▶ _Job_: Reproduce the data below word for word, from the line containing "What separation exists" through the end of the data, and nothing else.

▶ _Information supplied_:
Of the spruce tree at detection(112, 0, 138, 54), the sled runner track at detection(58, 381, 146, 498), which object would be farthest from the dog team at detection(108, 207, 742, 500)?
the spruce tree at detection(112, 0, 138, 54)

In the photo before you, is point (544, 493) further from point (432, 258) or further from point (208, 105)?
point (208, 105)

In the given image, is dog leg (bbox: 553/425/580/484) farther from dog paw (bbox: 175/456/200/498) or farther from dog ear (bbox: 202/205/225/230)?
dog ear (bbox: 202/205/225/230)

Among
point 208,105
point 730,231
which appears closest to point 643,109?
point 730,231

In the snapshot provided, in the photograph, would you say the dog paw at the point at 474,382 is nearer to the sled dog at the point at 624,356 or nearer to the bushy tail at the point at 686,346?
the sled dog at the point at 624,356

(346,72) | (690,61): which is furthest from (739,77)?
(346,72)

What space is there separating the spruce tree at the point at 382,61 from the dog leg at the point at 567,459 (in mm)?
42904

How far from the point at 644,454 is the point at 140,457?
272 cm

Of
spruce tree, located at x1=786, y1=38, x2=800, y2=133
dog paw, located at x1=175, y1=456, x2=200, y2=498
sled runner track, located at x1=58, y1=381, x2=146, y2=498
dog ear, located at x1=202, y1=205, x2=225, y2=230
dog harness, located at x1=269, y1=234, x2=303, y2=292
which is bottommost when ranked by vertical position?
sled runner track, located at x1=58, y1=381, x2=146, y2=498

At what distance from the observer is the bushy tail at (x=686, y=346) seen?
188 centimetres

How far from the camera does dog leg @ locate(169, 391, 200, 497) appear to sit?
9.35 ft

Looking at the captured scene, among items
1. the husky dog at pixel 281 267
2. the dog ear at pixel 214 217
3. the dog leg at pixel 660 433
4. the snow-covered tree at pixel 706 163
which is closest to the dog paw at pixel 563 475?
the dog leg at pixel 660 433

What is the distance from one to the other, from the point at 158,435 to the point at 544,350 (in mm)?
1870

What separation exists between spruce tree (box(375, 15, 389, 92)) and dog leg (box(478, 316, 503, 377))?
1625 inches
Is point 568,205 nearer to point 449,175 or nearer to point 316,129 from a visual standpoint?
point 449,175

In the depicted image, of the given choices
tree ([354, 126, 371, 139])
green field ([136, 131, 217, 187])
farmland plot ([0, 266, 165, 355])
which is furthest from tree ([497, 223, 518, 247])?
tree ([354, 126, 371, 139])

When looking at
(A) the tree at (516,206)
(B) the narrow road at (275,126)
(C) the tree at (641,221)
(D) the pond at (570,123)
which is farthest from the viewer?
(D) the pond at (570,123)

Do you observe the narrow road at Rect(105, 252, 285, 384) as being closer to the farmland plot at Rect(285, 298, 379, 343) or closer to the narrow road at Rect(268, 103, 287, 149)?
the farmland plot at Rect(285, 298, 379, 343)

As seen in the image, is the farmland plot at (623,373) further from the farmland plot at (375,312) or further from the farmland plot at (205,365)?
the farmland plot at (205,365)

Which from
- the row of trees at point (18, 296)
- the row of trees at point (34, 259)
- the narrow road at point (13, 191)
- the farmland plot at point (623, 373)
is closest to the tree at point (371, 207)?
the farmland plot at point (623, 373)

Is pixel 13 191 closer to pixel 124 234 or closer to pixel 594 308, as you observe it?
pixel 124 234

▶ _Output for this exercise_:
What separation exists between spruce tree (box(375, 15, 389, 92)) and dog leg (box(478, 316, 503, 377))?
1625 inches
Is point 568,205 nearer to point 449,175 or nearer to point 316,129 from a visual standpoint?
point 449,175

In the depicted image, of the given choices
tree ([354, 126, 371, 139])
green field ([136, 131, 217, 187])
farmland plot ([0, 266, 165, 355])
which is furthest from tree ([497, 223, 518, 247])?
tree ([354, 126, 371, 139])

When looking at
(A) the tree at (516,206)
(B) the narrow road at (275,126)
(C) the tree at (641,221)
(D) the pond at (570,123)
which is farthest from the viewer?
(D) the pond at (570,123)

Do you observe the narrow road at Rect(105, 252, 285, 384) as being closer to the farmland plot at Rect(285, 298, 379, 343) or closer to the narrow road at Rect(268, 103, 287, 149)?
the farmland plot at Rect(285, 298, 379, 343)

As seen in the image, is the farmland plot at (623,373) further from the farmland plot at (375,312) or further from the farmland plot at (205,365)?
the farmland plot at (205,365)

Which from
- the row of trees at point (18, 296)
- the row of trees at point (34, 259)
- the narrow road at point (13, 191)
- the farmland plot at point (623, 373)
is closest to the tree at point (371, 207)?
the farmland plot at point (623, 373)

Is pixel 13 191 closer to pixel 124 234 or closer to pixel 594 308, as you observe it?
pixel 124 234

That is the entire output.